A leading construction leader in Hong Kong and Macau, focusing on high-quality tracks in the mainland. It has both growth and high quality companies and is backed by China Construction Group. It is one of the largest general contractors in Hong Kong and Macau, as well as a leading integrated urban investment operator in the mainland. The future is expected to benefit from: 1) Hong Kong continues to advance large-scale projects such as the northern metropolitan area; 2) Macau expo companies will add 20% non-gaming investment; 3) the mainland will focus on guaranteed housing orders and expand technology-driven businesses to fully meet the needs of the “three major projects”. The company's net profit CAGR from 19-23 was about 15%. Business restructuring was effective, and ROE and cash flow continued to improve in 21-23.
Since 2008, the dividend has been maintained at around 30%. If this level is maintained for 24 years, the dividend rate is 5.8%. The net profit for 24-26 is expected to be HK$10.4/11.8/13.4 billion, which is comparable to the company's 24-year Wind's consistent expectation of 6xPE. Considering the steady growth in the company's performance, technology empowerment is expected to optimize the business model and profitability. The target price is HK$14.49 for 24, with a target price of HK$14.49, covering the first time.
Hong Kong is actively launching large-scale construction plans. The leading companies are expected to benefit from the company's revenue and gross profit share of 27% and 9% respectively in Hong Kong in '23, an 11% increase in new orders, active investment by the Hong Kong government, and large-scale plans to expand land capacity in the northern metropolitan area of Malaysia and Lantau tomorrow. According to Hong Kong's 24/25 budget, the government's capital project expenditure for the next five years is about HK$90 billion per year, an increase of 18% compared to the average value of HK$76 billion over the past five years. The company's revenue and gross profit ratio in Macau in 2023 was 9% and 6%, and the market share was 22% in '22. Macau's economy recovered relatively well in 2023, public works invested by the government are expected to continue, private projects are expected to improve, and expo companies will add 20% to the 10-year investment of MOP 108.7 billion in non-gaming projects promised in '22.
The mainland focuses on high-quality tracks and develops technology and short-term investment projects. Cash flow effectively improved the mainland's revenue and gross profit by 58% and 79% respectively in 2023. It focuses on guaranteed housing orders and expanded technology-driven businesses.

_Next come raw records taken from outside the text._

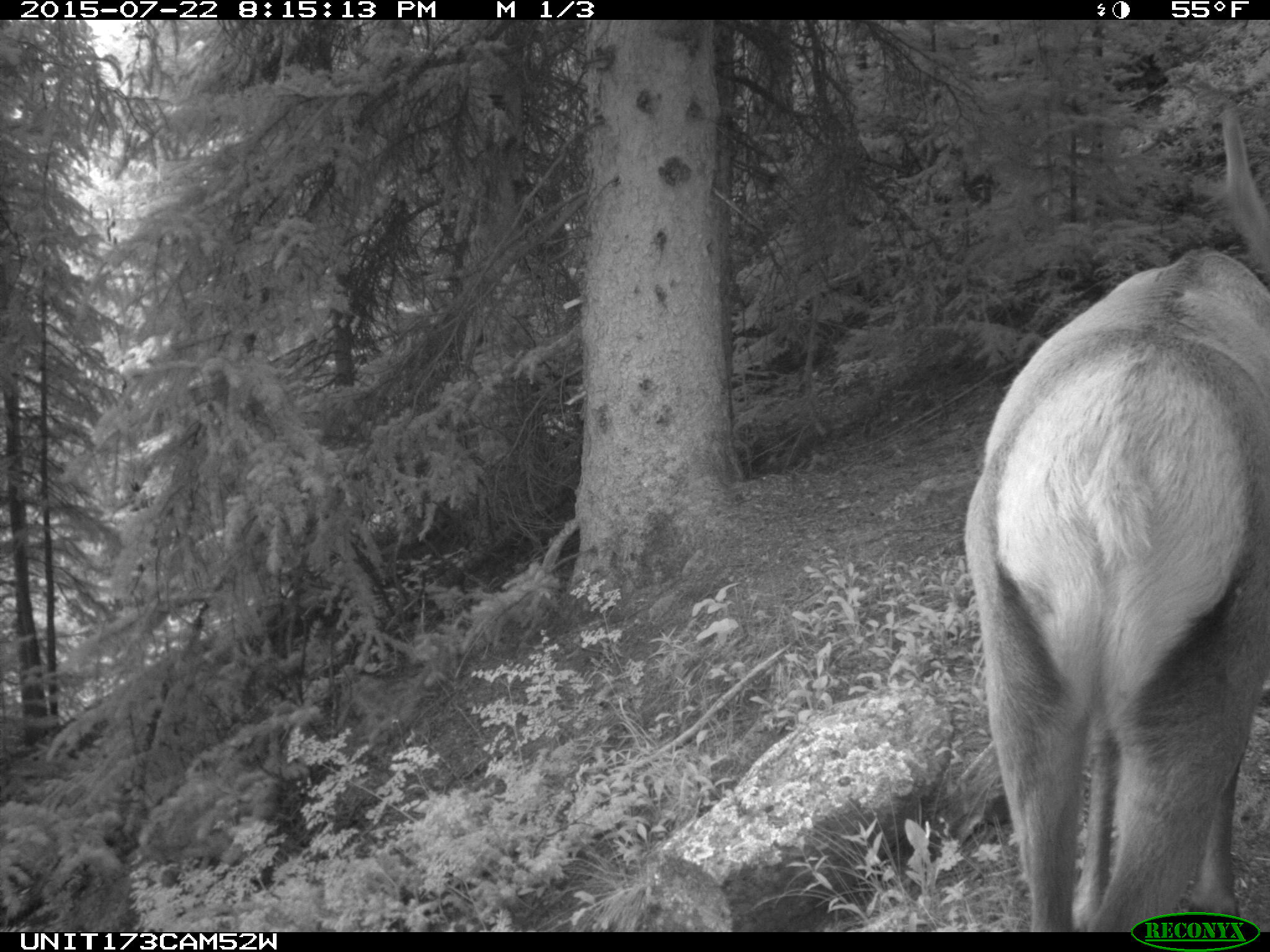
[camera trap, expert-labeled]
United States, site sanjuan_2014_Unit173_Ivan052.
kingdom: Animalia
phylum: Chordata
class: Mammalia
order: Artiodactyla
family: Cervidae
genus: Cervus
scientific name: Cervus elaphus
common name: red deer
Cervus elaphus (red deer).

Driven by policies such as “three major projects” and “green buildings”, it has good market demand.
The results of the adjustment of the investment business model are obvious. Fast turnover and strong operation have led to a continuous improvement in operating cash flow in the mainland. Affected by this, the company's overall operating cash flow inflow of HK$0.212 billion in '22 was achieved for the first time since '17, and consolidated results achieved a net inflow of HK$0.5 billion in '23. The company made full use of technology+ advantages such as rapid MiC construction to obtain technology-driven projects with high added value and strong influence, and successfully entered cities such as Shenzhen, Wuxi, Beijing, Guangzhou, and Jiaxing. By the end of '23, it had laid out 8 prefabricated construction production bases in mainland China, equipped with 78 intelligent production lines, with an annual production capacity of 2.05 million square meters.

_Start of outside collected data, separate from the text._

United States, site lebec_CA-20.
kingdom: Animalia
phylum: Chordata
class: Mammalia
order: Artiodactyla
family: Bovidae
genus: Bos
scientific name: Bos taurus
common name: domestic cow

Technological Empowerment: MiC started the domestic prefabricated 4.0 era, and relied on high-end facades to actively expand BIPV companies adhering to the technology-enabled business strategy, using its subsidiaries China Construction Hailong Technology and China Construction Industrial as scientific research highlands to focus on developing technology-based construction businesses such as MiC and BIPV. Unlike traditional construction operation models, technology drives business commercialization attributes and is expected to drive companies to shift from rugged service to fine manufacturing, optimize business models and profitability, and enhance differentiated competitiveness. The number of new technology-driven contracts in '23 increased by 44.6% year-on-year, increasing by 7.6pct to 39.7%, and reaching 50% of the target in '25.
Risk warning: Hong Kong and Macau investment fell short of expectations; Mainland expansion fell short of expectations; MiC application fell short of expectations.